A popular snack, Kaipen is made of freshwater green algae, peppered with sesame seeds and sundried into paper-thin sheets.

These raw Kaipen are stored away in rolls. For consumption, the Kaipen sheets are flash-fried in a pan and usually served with jaew bong (chilli paste).

Khao Jee Sandwich (Baguette Sandwich)

Almost every street corner has a vendor selling this French-Lao fusion. Khao Jee (or baguette) is split in half and filled with lettuce, sliced tomatoes, carrot, onion and optional cheese, moo yor (pork lunchmeat), chopped ham and topped with pâté or chili sauce.

Khao Jee sandwich is good with a cup of strong filtered coffee.

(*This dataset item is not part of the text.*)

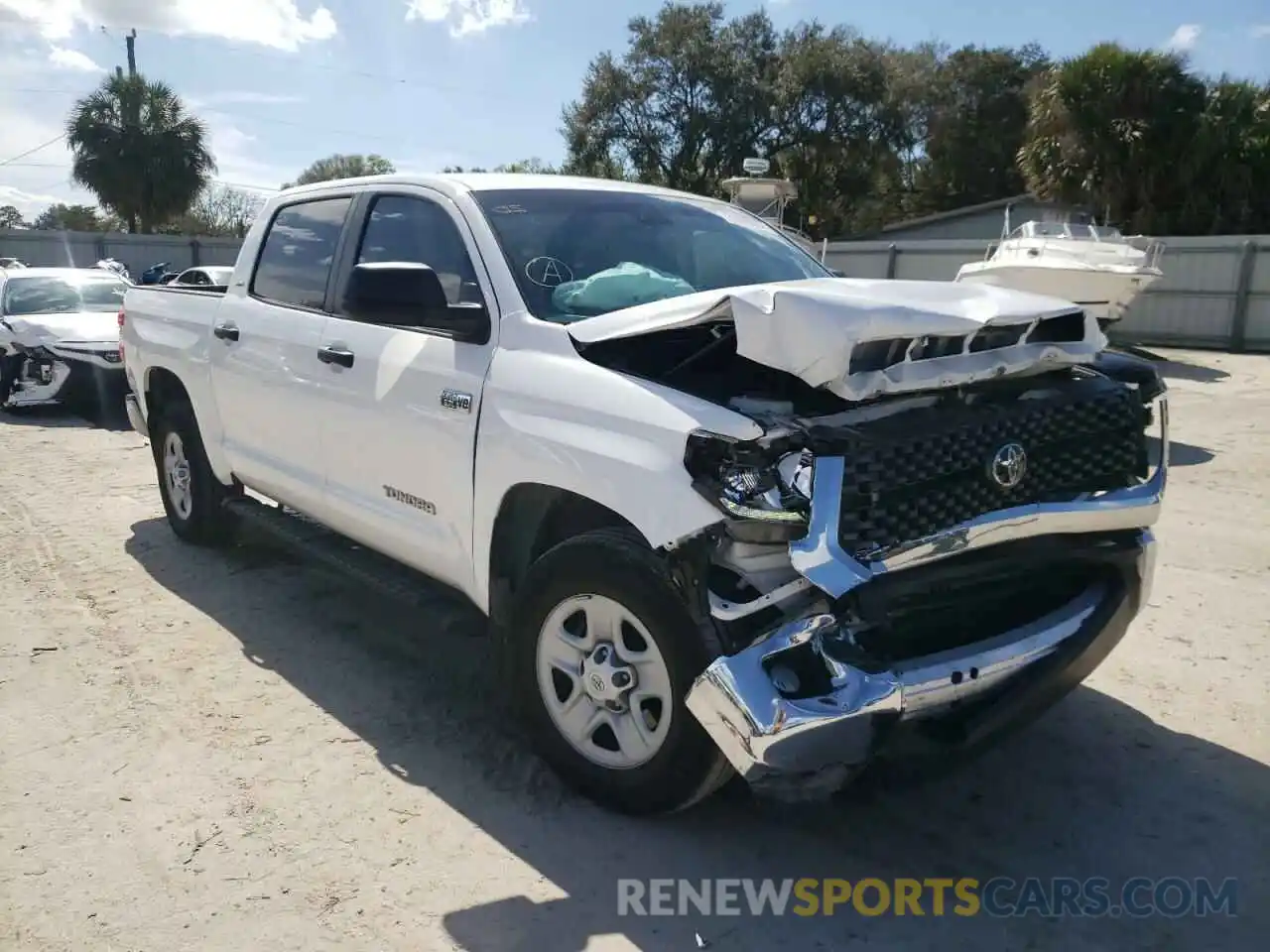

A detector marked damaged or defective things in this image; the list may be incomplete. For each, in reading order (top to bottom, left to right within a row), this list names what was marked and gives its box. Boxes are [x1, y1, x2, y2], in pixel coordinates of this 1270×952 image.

Khao Poon (Rice Vermicelli Soup)

Lao noodle soup, made with long-simmered chili-and-meat-based soup (e.g. fish, pork, chicken). This soup is ladled on the cooked rice vermicelli and a bed of chopped up vegetables such as shallots, spring onion, coriander, mint leaves and string beans.

Add fish sauce to taste and enjoy.

Lao Sausage

Also known as ‘sai oua’, Lao sausage makes a pleasant appetizer or snack. Chopped pork meat, seasoned with herbs such as lemongrass, kaffir lime leaves, shallots, cilantro, galangal and flavoured with fish sauce.

Good with sticky rice and fresh vegetables.

Larb

‘Zesty’ sums up this mouthwatering meat-based salad. A variety of minced meat can be used, then flavoured with mint leaves, chili, fish sauce and lime juice.

Ground toasted rice (khao khua) is usually added, while the mixture is quickly stirred in a pot. Minced turkey larb is a must-try Lao specialty.

Pho

Pho (or Foe) is a noodle soup originally from Vietnam but can be found everywhere in Laos.

Featuring thin slices of beef, pork, or chicken, tripe, meatballs and sometimes innards (heart, liver, tongue, etc), with your choice of noodle (e.g. flat or thin rice noodle). Add a handful of greens and a pinch of chili, for the original Lao style.

Or Lam (Lao Stew)

Original to Luang Prabang, this tasty stew comprises mainly vegetables.

Beans, eggplant, lemongrass, basil, chilies, woodear mushrooms, cilantro, green onion and locally grown vine called ‘sa kaan’ go into the dish, with optional meat (classically prepared water buffalo meat).

Sien Savanh (Lao Beef Jerky)

Sundried beef strips, good with Beer Lao or as a snack. Made from beef flank steak (sometimes water buffalo meat is used), marinated in a mixture of garlic, fish sauce, ginger, sesame seed, sugar, salt and black pepper.

The strips are then left to dry in sunlight, then deep fried until lightly crispy and served with sticky rice or jaew maak len (tomato-based chili dip).

Som Moo (Sour Pork Sausage)

This appetizer is made from chopped, fermented raw pork – sometimes includes rump and skin – and wrapped in green leaves. Fresh chilies are usually inserted into the meat, adding a spicy kick to each bite. You can eat it raw or cooked (e.g. grilled), depending on the menu. The raw version is good with raw cabbage leaves and string beans.

Tam Mak Hoong (Papaya Salad)

This Lao creation is similar to Thai som tam, but it has fermented fish sauce and shrimp paste as the key ingredients, along with garlic, tomatoes, chili, palm sugar, lime juice, fish sauce and brined crabs.

Although it can be extremely spicy, eating it with sticky rice will make it more enjoyable.